He was briefly locked back up for violating an agreement with Trump’s Department of Justice. Apparently, Trump’s new fixer, Attorney General William Barr, felt him to be in violation of his release agreement. A federal judge, however, found that the DOJ agreement that was written up for Cohen, prohibiting him from writing about his experiences in Trump’s employ,   was a blatant violation of Cohen’s First Amendment rights. He ordered that Cohen be released, and he was.

So now it’s here. The latest tell-all from someone who was there, who knows Trump, and as Cohen has described himself, “knows where the bodies are buried.”

While Michael Cohen may not have the cleanest hands, he very well could be the one person who could damage Donald Trump the most. He’s sort of an anti-hero. He’s not noble or brave. He’s done Trump’s bidding, whether it was arranging the payoff and cover-up of Trump’s porn star mistresses, or stepping in to retrieve “inappropriate” images of the wife of [now former] Liberty University president, Jerry Falwell, Jr. The latter ensured Falwell would become a vocal and rabid advocate for the president and his agenda.

No, in the case of Michael Cohen, we don’t have a superhero, but we have a discarded and scorned henchman, with no more allegiance to the Trump crime family.

And the rat has turned.

Cohen’s new book is called, “Disloyal: A Memoir.” This longtime, trusted insider is pulling back the political mask and giving the world a look at the manipulative, fraudulent machinations of Trump.

As an insider who spent years as Trump’s personal attorney and self-proclaimed “fixer,” Cohen says he is uniquely equipped to unleash on Trump, whom Cohen describes as “a cheat, a liar, a fraud, a bully, a racist, a predator, a con man” and a person interested in using the presidency exclusively for his personal financial benefit.

While that is missed by too many, quite a few of us figured that out early on.

A recent article, while acknowledging Cohen’s role in the Trump circle, is quick to point out that the now disbarred attorney isn’t exactly a paragon of virtue and truth, himself. This is true, but had he been so, he never would have been employed by Trump. He was the kind of shifty, amoral toady that a would-be mob boss wants around.

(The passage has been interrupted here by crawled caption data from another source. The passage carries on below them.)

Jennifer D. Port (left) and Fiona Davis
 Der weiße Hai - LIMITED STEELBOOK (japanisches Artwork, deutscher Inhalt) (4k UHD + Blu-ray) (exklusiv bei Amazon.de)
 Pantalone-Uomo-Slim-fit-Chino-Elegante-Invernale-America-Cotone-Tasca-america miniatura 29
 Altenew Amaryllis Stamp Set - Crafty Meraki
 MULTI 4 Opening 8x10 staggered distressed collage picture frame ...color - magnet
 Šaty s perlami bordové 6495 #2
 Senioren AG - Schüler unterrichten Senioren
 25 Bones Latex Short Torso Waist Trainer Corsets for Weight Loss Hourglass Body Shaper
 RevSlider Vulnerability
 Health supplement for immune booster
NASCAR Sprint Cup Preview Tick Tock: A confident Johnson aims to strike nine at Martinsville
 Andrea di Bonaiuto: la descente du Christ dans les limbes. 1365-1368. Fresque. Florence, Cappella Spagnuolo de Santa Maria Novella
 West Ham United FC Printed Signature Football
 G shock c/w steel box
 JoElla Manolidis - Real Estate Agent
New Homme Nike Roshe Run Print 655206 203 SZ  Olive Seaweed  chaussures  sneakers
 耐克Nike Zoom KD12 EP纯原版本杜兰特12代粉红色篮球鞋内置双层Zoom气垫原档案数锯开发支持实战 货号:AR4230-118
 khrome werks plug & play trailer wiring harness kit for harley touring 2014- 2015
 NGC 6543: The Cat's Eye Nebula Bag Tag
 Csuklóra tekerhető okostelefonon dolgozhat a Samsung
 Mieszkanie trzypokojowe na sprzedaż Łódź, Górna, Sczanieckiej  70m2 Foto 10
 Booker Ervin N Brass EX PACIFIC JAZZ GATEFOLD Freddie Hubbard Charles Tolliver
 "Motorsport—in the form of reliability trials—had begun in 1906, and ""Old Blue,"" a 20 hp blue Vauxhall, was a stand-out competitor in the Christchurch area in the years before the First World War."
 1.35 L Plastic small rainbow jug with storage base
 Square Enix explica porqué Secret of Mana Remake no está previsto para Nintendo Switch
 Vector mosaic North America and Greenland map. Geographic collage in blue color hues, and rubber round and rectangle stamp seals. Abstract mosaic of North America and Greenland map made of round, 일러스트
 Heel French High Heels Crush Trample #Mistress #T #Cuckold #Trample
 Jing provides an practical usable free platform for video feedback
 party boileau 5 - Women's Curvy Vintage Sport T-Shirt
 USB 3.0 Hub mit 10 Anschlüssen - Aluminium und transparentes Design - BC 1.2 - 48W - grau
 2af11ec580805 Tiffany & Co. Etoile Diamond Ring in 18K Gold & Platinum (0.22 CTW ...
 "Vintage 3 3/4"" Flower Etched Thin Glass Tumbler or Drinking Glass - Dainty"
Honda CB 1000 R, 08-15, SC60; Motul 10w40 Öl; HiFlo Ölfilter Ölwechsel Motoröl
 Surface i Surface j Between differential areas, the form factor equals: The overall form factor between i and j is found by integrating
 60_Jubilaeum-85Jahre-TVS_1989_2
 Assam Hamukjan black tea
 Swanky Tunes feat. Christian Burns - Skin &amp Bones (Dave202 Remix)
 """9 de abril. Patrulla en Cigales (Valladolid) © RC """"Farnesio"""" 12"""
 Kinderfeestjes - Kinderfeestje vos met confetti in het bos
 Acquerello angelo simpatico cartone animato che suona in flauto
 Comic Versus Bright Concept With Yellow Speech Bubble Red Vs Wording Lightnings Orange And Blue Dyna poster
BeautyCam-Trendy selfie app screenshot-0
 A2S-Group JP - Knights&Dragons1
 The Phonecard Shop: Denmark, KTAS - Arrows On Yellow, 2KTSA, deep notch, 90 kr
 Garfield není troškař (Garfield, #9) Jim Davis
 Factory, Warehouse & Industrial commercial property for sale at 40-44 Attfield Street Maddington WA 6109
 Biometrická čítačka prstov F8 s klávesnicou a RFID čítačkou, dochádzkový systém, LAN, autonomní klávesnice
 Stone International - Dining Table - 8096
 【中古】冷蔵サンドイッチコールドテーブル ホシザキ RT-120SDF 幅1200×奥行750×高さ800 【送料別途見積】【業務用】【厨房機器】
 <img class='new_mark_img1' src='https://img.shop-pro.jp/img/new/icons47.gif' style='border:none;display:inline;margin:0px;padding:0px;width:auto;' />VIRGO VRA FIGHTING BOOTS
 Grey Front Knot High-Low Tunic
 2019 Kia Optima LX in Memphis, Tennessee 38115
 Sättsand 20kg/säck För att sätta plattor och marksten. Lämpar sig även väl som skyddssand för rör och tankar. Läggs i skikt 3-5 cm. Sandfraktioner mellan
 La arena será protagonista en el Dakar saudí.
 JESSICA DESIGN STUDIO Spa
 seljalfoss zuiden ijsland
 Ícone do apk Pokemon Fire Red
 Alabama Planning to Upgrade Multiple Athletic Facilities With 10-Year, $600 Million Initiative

In the book, Cohen admits his complicity in the rise of Trump. He apologizes, and that’s a good thing. Whether he is sincere or not remains to be seen.

Still, there is a lot worth exploring in the book.

Some of it is not surprising at all, to anyone who has paid attention.

Trump’s model of a man in power, according to Cohen, is Vladimir Putin, and Trump is described as enamored of Putin’s wealth and unilateral influence, and awestruck by what he sees as the Russian president’s ability to control everything from the country’s press to its financial institutions.

“Locking up your political enemies, criminalizing dissent, terrifying or bankrupting the free press through libel lawsuits — Trump’s all-encompassing vision wasn’t evident to me before he began to run for president,” Cohen writes. “I honestly believe the most extreme ideas about power and its uses only really took shape as he began to seriously contemplate the implications of taking power and how he could leverage it to the absolute maximum level possible.”

Trump loves Putin. Or maybe Trump is owned by Putin? He certainly gives Russia a lot of leeway and support.

Anybody wondering when we’ll hear Trump speak on the report of Russia putting bounties on the heads of American troops?

Cohen further states, however, that he doesn’t believe Trump’s 2016 campaign conspired with Russia, given that they were so disorganized, they could not have coordinated any coherent plan. Rather, he goes on to explain, it was the shared interest of harming Hillary Clinton that Trump’s campaign and Russia had in common.

He also argues that, with Trump himself expecting to lose the presidential race, Trump’s goal in cozying up to Putin was to position himself to benefit financially from a planned real-estate development in Moscow after the election.

“By ingratiating himself with Putin, and hinting at changes in American sanctions policy against the country under a Trump Presidency,” Cohen writes, “the Boss was trying to nudge the Moscow Trump Tower project along.” (One of the crimes to which Cohen pleaded guilty was lying to Congress about the duration of the negotiations regarding the Moscow development.)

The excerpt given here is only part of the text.